** Opening EXCERPT PROVIDED block **

Twenty-four hours later, and a “big purple golf ball”-tonsilled but remarkably healthy-sounding Alex Kapranos is on the phone to Hot Press from backstage at Metrorock.
“That’s enough about my internal organs!” he laughs, after recounting his illness and apologising profusely for neglecting yesterday’s call, before launching into an in-depth explanation of the direction the new album’s taking.
“We're going back to a much more essential and dance-orientated sort of thing,” he says, backing up Paul’s claims. “I don’t mean electronic, but definitely going back to the beat and the bassline as being the core of what we’re doing. More dance-able, maybe. With the last record, because we’d been touring so much and we’d got to a certain stage as a live band, we were playing these big gigs as a rock band. We felt we wanted to do an album that was like how we played live, so it ended up being quite rock ‘n roll. I think the next one’s going to be more pop, but pop in the way we see it – a weird version of pop! We came up with an idea recently. We were asked to do some music for a film that was going to be set 30 years in the future. I loved the idea of playing music as it would be then, and it got me thinking about bands and how they sound years after they start out – it’s usually kind of similar to how they sounded when they started out anyway, although often not quite as good! So I thought, instead of making music as it would sound in 30 years, make it how it could sound in 30 years. You’re getting into this utopian ideal of what music should sound like in the future, so that’s what we’d like to do for the next record – taking sounds that already exist and making something that you would hope won’t be heard for the next three decades.”

** Closing EXCERPT PROVIDED block **
** Opening EXTRACTED RECORDS block **

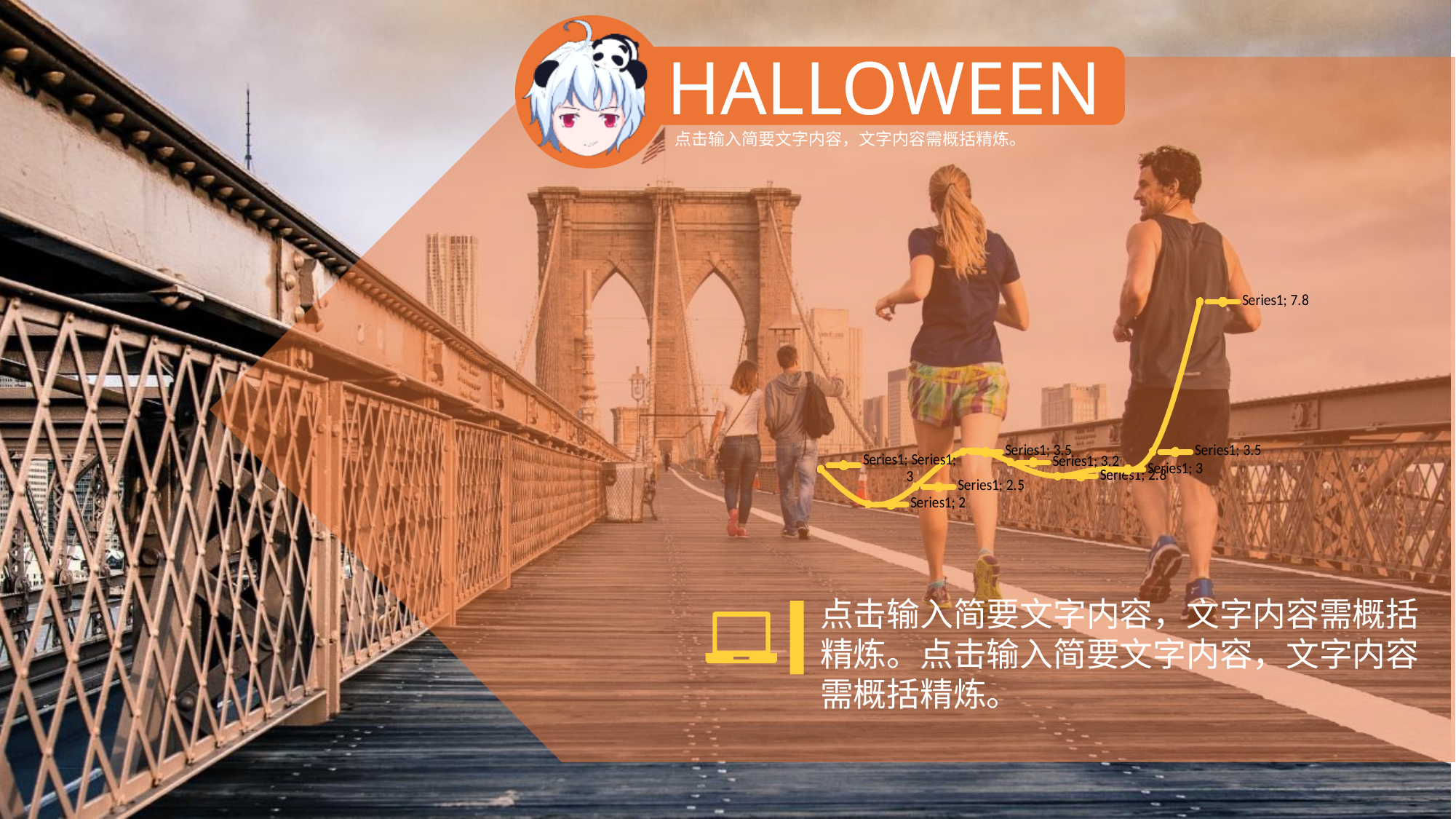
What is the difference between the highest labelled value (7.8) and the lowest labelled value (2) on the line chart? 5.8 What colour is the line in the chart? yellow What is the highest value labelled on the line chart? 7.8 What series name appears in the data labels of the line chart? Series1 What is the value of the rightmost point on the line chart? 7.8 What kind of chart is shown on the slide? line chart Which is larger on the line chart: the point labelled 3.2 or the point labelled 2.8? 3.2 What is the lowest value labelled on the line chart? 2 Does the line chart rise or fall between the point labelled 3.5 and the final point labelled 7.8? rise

** Closing EXTRACTED RECORDS block **
** Opening EXTRACTED RECORDS block **

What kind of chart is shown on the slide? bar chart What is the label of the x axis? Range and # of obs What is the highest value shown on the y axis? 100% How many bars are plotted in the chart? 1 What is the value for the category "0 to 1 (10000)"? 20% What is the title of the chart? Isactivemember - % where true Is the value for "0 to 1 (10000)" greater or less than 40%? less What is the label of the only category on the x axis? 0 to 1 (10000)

** Closing EXTRACTED RECORDS block **

EXERCISE TASKS
1. In the Kapranos interview, what was the band asked to write music for?
2. Please carry on the Kapranos interview from its final sentence.
The entries come from a separate source.

OUTPUTS FOR THE TASKS
1. A film set 30 years in the future.

2.
Work on the new album is scheduled to commence next year in the band’s hometown of Glasgow. In the meantime, there’s the remainder of festival season to contend with.
“When we’re touring, festivals are something I really look forward to,” Alex says, “because when you’re on the road you don’t get to see anybody else play. Festivals are a good chance to check out other bands. It was a strange transition to go through when we started touring, having been in a position where I went to gigs all the time to playing gigs all the time and not being able to go to as many as I used to! So I always look forward to the festivals. We played Coachella recently and I got to see Gnarls Barkley's set, which was really good, but Madonna was phenomenal. She still holds an electric guitar in a way that guys in bands think girls hold an electric guitar, if you know what I mean – like she cannae play it. She’s got such charisma though and I love those songs. She was a real highlight.”
As for their Irish appearance this summer, Alex insists that he’s really looking forward to playing Oxegen: “I remember when we played it two years ago, it was the filthiest most miserable day a festival could ever be held on. There was water collecting in the awnings above the stage and flying off in the wind and absolutely drenching the audience. I remember standing on the side of the stage saying, ‘God, these guys must be miserable, it’s going to be such a bad gig’. But then we walked on and the audience was amazing. They were so full of life and energy that it made for a fantastic gig, so I thought if they can be like that in the worst possible weather then it’s gonna be a good gig whatever happens. Unless they all faint with sunstroke!”
Speaking of sunstroke, blistering heat was something the band had to contend with on their recent tour of South America, where they played a series of headlinine shows to some of the most rapturous crowds they’ve ever experienced.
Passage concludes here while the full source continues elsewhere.